Figuring out how to help a dog stressed by separation anxiety can be really difficult for dogs and their owners. The long term effects of this daily stress can have a significant effect on your dog’s overall health, and over time, they can show their distress by engaging in destructive and aggressive behaviors. Separation is also a difficult issue to treat because the pet owner leaving can be a daily event. In addition, pet owners often feel stressed because they are worried about leaving their dog, and the dog will pick up on this feeling creating a negative feedback loop that will only increase signals of stress in the dog.

Leaving treats hidden around the house, setting out a long-lasting chew toy, or putting out some interactive toys to keep them stimulated can help your dog manage their boredom and stress. CBD calming dog treats can also help! ElleVet CBD+CBDA hemp products for dogs interact with the cannabinoid receptors in your dog’s brain and may help them to return to a more normal state without sedation.

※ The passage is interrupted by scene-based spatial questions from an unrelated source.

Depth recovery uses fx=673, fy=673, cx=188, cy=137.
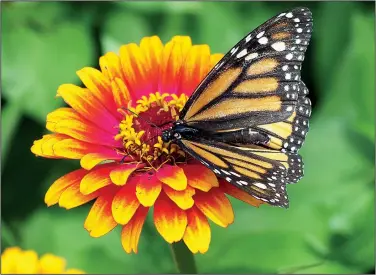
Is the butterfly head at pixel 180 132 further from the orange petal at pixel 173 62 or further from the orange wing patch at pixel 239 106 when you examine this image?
the orange petal at pixel 173 62

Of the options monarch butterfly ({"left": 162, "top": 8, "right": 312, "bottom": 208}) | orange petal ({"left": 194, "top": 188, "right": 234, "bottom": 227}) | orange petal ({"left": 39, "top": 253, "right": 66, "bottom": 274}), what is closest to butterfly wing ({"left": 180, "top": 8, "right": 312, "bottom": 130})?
monarch butterfly ({"left": 162, "top": 8, "right": 312, "bottom": 208})

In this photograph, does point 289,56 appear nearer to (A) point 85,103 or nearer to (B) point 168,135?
(B) point 168,135

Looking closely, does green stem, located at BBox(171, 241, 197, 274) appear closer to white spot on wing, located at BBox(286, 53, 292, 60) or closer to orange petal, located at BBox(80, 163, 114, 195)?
orange petal, located at BBox(80, 163, 114, 195)

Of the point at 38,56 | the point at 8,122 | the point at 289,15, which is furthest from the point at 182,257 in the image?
the point at 38,56

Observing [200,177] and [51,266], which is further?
[51,266]

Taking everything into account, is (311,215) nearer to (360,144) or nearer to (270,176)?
(360,144)

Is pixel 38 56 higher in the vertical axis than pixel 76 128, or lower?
higher

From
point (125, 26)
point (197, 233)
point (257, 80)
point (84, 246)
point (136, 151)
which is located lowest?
point (84, 246)
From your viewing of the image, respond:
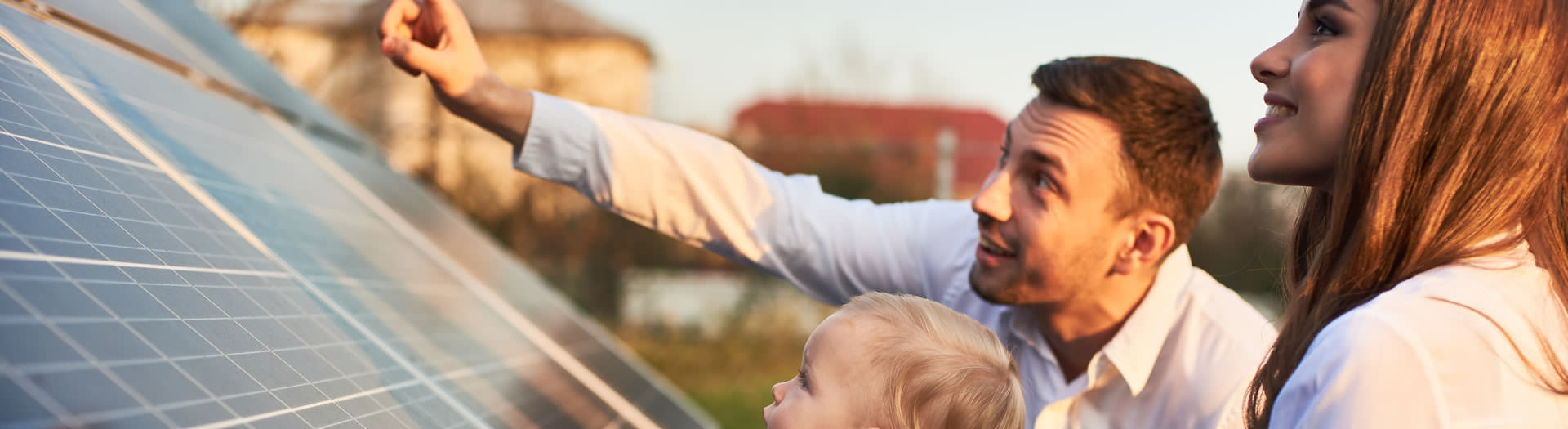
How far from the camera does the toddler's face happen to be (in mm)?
2090

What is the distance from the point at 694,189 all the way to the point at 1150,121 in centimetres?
115

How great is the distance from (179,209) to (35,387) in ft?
2.46

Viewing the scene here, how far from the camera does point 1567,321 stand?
1.56 meters

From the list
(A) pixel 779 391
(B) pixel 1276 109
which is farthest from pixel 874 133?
(B) pixel 1276 109

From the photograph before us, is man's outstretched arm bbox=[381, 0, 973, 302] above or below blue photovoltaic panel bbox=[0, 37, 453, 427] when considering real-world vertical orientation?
below

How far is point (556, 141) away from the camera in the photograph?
2.66 m

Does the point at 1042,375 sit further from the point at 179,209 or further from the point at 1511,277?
the point at 179,209

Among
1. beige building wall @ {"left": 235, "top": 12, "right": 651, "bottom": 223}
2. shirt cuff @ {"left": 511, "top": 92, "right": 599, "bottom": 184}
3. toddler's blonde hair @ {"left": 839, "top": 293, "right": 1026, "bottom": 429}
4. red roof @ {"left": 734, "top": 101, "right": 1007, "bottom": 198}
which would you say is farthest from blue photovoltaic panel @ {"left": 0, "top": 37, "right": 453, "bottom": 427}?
red roof @ {"left": 734, "top": 101, "right": 1007, "bottom": 198}

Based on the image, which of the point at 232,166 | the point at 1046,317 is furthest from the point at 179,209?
the point at 1046,317

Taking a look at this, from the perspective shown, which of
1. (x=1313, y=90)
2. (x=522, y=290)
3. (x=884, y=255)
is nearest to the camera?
(x=1313, y=90)

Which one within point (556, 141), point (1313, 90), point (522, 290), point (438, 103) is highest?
point (1313, 90)

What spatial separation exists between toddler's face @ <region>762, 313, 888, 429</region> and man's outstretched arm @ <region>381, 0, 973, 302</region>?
→ 817 mm

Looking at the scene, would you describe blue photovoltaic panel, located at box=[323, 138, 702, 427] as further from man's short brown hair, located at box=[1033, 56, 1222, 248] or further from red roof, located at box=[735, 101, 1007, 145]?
red roof, located at box=[735, 101, 1007, 145]

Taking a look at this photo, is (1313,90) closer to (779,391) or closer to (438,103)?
(779,391)
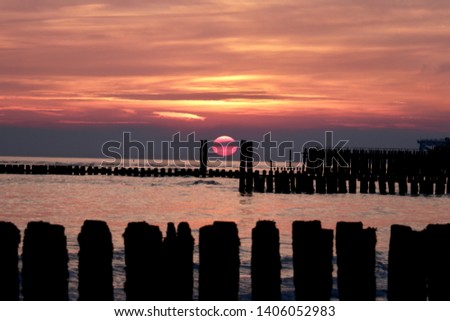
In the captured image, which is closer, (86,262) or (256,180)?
(86,262)

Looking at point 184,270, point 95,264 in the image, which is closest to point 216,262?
point 184,270

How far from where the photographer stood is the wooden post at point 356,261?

Two owners hold their small dog as they work on how to help their stressed dog

If you’re searching for how to help your stressed dog in other ways, getting plenty of exercise can help both people and pets! A sudden increase in unusual behavior is a typical response to a major change in routine and exercise. If your dog is used to getting long walks a couple of times a day, having to suddenly stop to stay indoors can become a source of both stress and pent up energy. As with many people, a regular routine, exercise, and activities to alleviate boredom are extremely helpful in keeping your dog calm and stress-free.

Dogs are so sensitive to human emotion and to their environment — it makes sense that when their humans are stressed or their routines change, their behavior may change for the worse. Knowing as an owner how to keep your pet healthy, staying attuned to potential triggers, and educating yourself on the signals of stress in the dog can help you to help your pet stay stress-free and happy through COVID-19 and beyond.